**Requirement**
Repeat the data exactly, please; no pictures belong in the copy.

**Dataset extract**
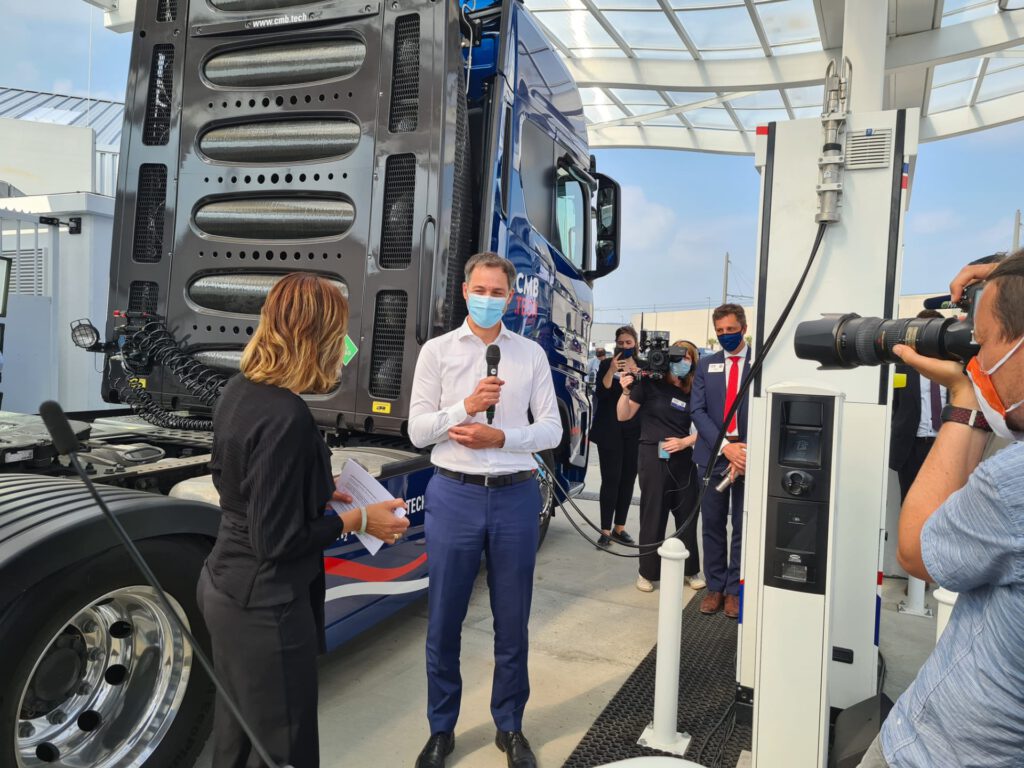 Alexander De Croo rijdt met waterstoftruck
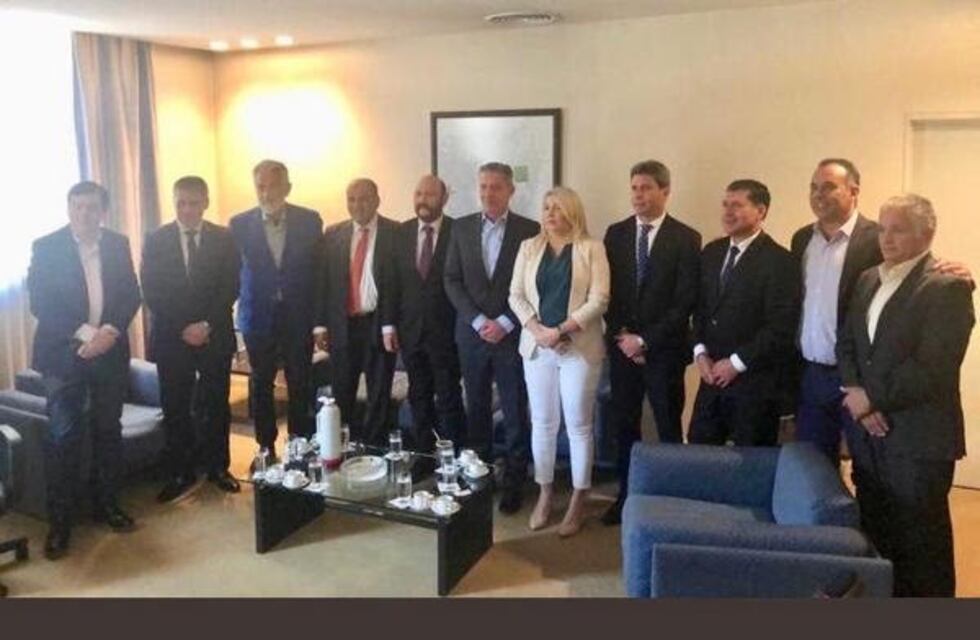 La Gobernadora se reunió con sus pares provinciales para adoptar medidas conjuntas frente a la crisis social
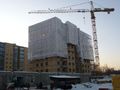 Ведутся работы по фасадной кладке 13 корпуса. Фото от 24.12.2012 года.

**Answer box**
 Alexander De Croo rijdt met waterstoftruck
 La Gobernadora se reunió con sus pares provinciales para adoptar medidas conjuntas frente a la crisis social
 Ведутся работы по фасадной кладке 13 корпуса. Фото от 24.12.2012 года.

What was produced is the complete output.